The answer is to contain only the line containing "zertrümmerte windschutzscheibe verkehrsunfall" and the lines after it through the last one, each reproduced exactly as it appears below.

[Input records Boundary: Start]

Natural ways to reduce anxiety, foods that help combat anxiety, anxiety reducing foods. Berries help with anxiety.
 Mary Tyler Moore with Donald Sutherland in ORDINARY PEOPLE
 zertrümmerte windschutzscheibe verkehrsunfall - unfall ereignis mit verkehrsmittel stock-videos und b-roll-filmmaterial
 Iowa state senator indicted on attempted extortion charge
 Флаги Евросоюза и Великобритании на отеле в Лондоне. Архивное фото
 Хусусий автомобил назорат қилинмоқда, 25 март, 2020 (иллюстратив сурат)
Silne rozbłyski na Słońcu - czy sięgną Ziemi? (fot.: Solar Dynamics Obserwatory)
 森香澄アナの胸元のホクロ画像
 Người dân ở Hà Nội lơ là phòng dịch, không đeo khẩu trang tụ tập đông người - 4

[Input records Boundary: End]

### Answer section:
 zertrümmerte windschutzscheibe verkehrsunfall - unfall ereignis mit verkehrsmittel stock-videos und b-roll-filmmaterial
 Iowa state senator indicted on attempted extortion charge
 Флаги Евросоюза и Великобритании на отеле в Лондоне. Архивное фото
 Хусусий автомобил назорат қилинмоқда, 25 март, 2020 (иллюстратив сурат)
Silne rozbłyski na Słońcu - czy sięgną Ziemi? (fot.: Solar Dynamics Obserwatory)
 森香澄アナの胸元のホクロ画像
 Người dân ở Hà Nội lơ là phòng dịch, không đeo khẩu trang tụ tập đông người - 4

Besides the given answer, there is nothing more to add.